● Description of the task: Count the lines in the entries below that contain the string "this", treating uppercase and lowercase as different. Reply with the number only.

● Exercise materials:
######

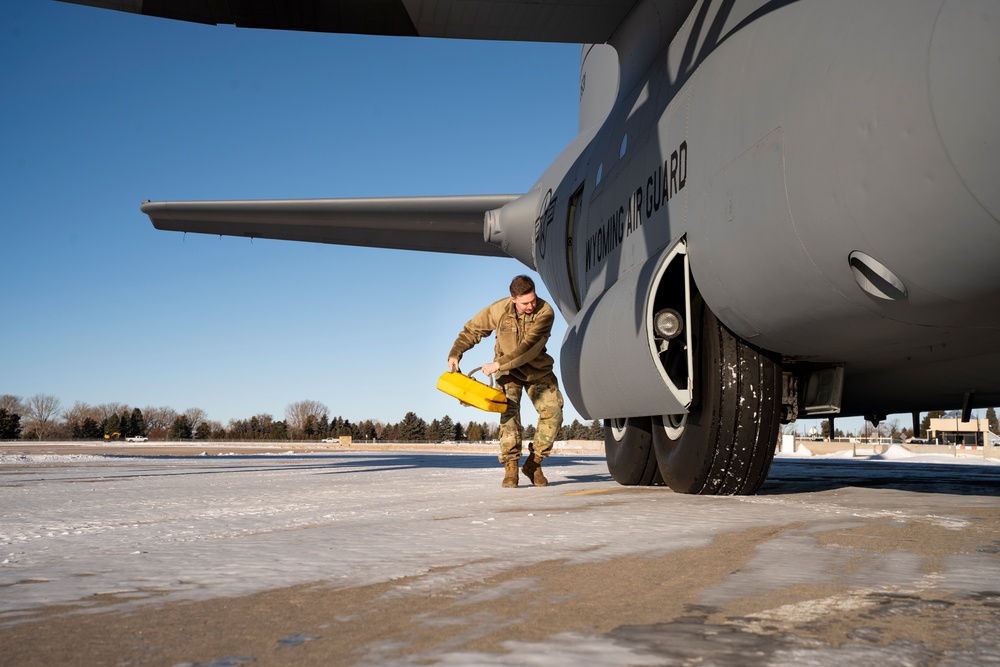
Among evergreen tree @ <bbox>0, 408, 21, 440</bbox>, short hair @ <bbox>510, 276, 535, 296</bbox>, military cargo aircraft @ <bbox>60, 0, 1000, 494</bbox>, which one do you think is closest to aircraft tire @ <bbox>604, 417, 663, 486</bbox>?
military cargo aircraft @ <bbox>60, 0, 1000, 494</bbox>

######

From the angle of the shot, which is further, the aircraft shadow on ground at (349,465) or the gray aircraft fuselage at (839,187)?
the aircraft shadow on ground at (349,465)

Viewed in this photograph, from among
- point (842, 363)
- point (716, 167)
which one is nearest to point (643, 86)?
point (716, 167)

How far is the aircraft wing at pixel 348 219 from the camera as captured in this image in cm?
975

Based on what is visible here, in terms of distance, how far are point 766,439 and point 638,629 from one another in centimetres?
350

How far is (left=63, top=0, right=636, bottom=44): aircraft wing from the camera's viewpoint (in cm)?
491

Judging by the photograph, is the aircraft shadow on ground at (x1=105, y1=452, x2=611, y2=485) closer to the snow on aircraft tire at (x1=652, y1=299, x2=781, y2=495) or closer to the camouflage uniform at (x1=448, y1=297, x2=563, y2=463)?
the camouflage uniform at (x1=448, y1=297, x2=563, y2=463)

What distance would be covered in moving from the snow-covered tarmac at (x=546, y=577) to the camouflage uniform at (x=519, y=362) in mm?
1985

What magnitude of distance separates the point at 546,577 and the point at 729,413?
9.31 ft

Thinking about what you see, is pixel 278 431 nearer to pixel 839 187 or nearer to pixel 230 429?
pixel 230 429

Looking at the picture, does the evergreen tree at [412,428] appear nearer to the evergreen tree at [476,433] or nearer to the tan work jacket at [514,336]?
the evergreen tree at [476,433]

######

● Worked answer: 2